The Single Use Plastics Directive is an integral part of the wider approach announced in the Plastics Strategy and an important element of the Circular Economy Action Plan. It builds on the successful reduction in consumption of single use plastic carrier bags brought about by EU legislation in 2014, and on the newly revised EU waste legislation, which includes targets for the recycling of plastics.
Replacing the most common single use plastic items with innovative alternatives that have higher added-value is an economic opportunity. It can create around 30,000 local jobs. Multiple-use or better-designed products can build on the EU’s lead in the bioeconomy, as well as innovative business models and systems, like re-use schemes. Horizon 2020 has provided more than €250 million to finance R&D in areas of direct relevance for the Plastics Strategy. Between now and 2020, an additional €100 million will be devoted to financing priority actions under this Strategy, including on the development of smarter and more recyclable plastics materials, more efficient recycling processes and the removal of hazardous substances and contaminants from recycled plastics.
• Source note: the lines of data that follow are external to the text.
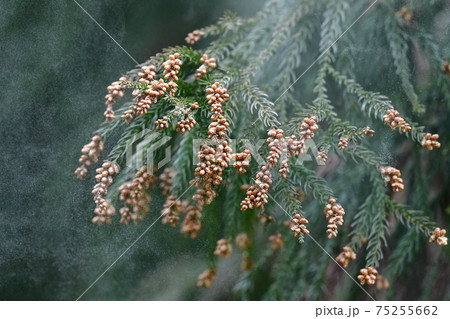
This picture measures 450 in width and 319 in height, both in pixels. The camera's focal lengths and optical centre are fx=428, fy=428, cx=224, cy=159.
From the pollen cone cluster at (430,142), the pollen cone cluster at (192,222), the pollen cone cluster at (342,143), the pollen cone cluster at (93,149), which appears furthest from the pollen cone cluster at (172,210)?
the pollen cone cluster at (430,142)

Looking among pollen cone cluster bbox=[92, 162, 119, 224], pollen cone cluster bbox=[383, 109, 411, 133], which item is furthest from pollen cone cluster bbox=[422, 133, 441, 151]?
pollen cone cluster bbox=[92, 162, 119, 224]

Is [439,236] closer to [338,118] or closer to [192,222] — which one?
[338,118]

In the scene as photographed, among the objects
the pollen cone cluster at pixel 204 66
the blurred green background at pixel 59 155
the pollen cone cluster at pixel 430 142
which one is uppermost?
the pollen cone cluster at pixel 430 142

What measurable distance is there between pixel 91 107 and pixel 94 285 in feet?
0.95

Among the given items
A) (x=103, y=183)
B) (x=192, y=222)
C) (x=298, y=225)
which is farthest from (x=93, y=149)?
(x=298, y=225)

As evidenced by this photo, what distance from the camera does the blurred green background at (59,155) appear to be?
67 cm

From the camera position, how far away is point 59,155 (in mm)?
667

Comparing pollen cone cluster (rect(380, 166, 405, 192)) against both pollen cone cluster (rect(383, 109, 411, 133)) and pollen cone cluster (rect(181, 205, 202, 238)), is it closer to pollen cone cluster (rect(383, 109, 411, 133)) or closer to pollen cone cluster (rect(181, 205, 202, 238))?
pollen cone cluster (rect(383, 109, 411, 133))

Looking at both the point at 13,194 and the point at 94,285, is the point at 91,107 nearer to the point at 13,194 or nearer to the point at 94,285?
the point at 13,194

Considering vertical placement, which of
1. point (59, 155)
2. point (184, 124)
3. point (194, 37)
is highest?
point (194, 37)

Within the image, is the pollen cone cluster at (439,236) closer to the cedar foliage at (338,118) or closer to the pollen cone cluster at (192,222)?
the cedar foliage at (338,118)

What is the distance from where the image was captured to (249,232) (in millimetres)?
704

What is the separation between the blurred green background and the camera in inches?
26.4

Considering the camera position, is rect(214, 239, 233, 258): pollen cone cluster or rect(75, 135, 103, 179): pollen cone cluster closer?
rect(75, 135, 103, 179): pollen cone cluster
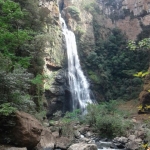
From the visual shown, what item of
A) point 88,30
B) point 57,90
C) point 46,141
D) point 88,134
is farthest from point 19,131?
point 88,30

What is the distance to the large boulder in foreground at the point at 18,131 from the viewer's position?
22.6ft

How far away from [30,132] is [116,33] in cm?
3737

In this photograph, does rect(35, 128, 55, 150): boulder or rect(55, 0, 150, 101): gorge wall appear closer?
rect(35, 128, 55, 150): boulder

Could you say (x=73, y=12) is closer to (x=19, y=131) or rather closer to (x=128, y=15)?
(x=128, y=15)

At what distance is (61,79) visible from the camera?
1139 inches

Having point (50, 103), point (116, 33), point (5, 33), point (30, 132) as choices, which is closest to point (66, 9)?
point (116, 33)

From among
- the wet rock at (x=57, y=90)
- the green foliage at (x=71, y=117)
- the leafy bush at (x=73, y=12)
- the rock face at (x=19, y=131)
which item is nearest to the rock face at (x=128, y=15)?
the leafy bush at (x=73, y=12)

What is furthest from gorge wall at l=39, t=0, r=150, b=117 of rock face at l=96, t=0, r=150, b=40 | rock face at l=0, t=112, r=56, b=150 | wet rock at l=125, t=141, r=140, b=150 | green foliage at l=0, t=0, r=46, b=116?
rock face at l=0, t=112, r=56, b=150

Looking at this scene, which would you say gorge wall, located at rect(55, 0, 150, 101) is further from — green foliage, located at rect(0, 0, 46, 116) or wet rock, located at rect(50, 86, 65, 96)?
green foliage, located at rect(0, 0, 46, 116)

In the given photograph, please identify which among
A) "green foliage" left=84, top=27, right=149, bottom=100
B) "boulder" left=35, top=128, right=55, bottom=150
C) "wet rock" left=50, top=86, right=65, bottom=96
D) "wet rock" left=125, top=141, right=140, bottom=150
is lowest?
"wet rock" left=125, top=141, right=140, bottom=150

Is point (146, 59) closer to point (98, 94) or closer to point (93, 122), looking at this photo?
point (98, 94)

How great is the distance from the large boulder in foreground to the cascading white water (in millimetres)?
20917

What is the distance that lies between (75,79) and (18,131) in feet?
79.0

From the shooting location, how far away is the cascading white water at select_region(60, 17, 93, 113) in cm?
2908
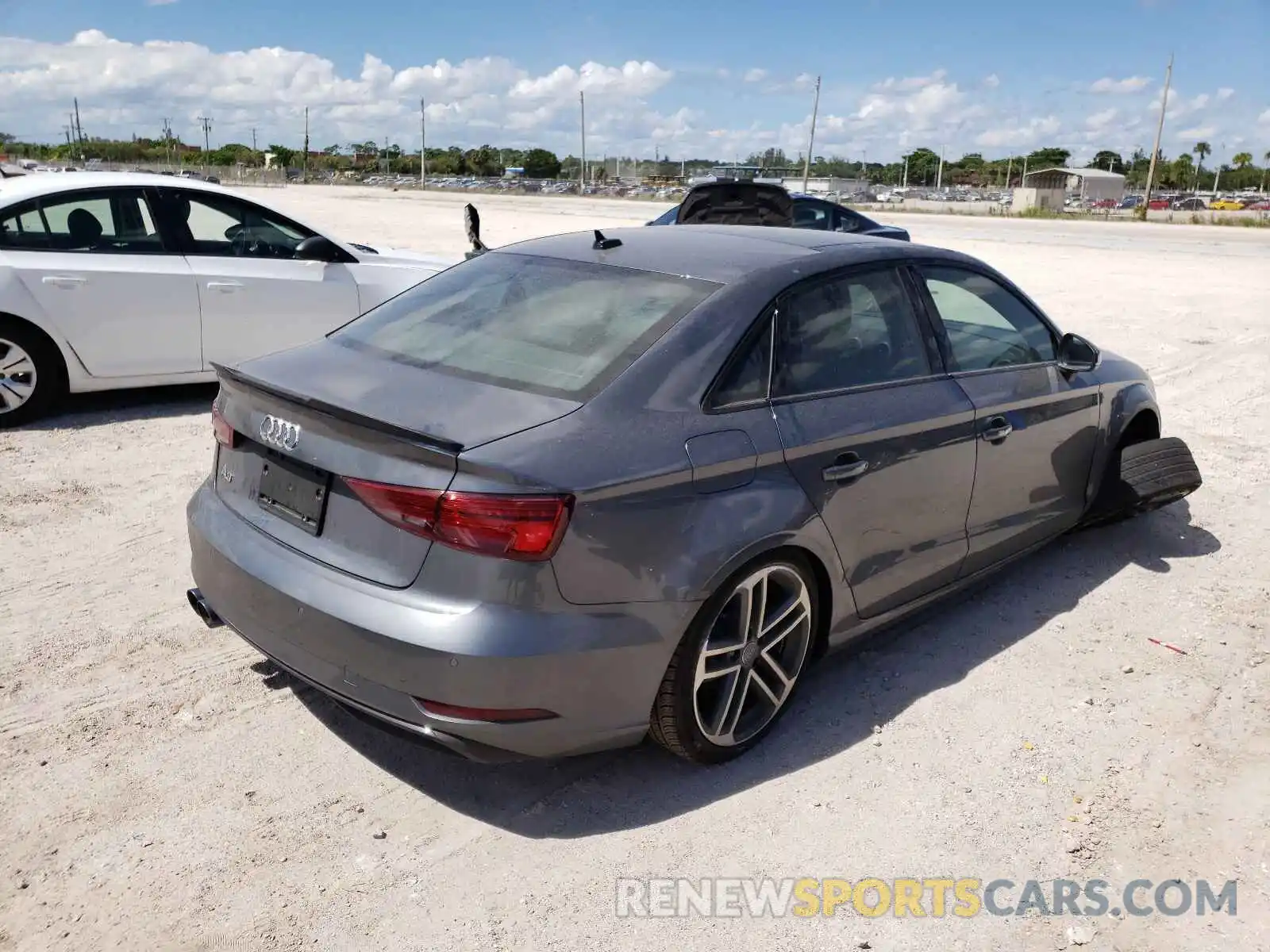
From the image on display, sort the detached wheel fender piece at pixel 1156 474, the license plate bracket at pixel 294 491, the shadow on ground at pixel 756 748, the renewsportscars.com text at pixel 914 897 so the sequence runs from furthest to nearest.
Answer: the detached wheel fender piece at pixel 1156 474, the shadow on ground at pixel 756 748, the license plate bracket at pixel 294 491, the renewsportscars.com text at pixel 914 897

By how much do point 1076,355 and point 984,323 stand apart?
0.49 m

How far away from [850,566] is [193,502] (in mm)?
2251

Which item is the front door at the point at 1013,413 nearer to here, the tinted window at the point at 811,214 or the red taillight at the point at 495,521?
the red taillight at the point at 495,521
This legislation will offer the clarity, certainty and economies of scale needed for investment and innovation in the Single Market. And it will eliminate uncertainty for business in the face of national measures which some Member States have taken to ban certain single use plastic items. By acting at European level we avoid market fragmentation and ensure a level playing field. Through this proposal Europe is meeting its commitments at global level to tackle marine litter originating from Europe.
What will be the impact of this Directive on marine litter?
Implementation of this proposal will aim to reduce littering by more than half for the ten single use plastic items, avoiding environmental damage which would otherwise cost €223 billion by 2030. It will also avoid the emission of 3.4 million tonnes of CO2 equivalent by 2030.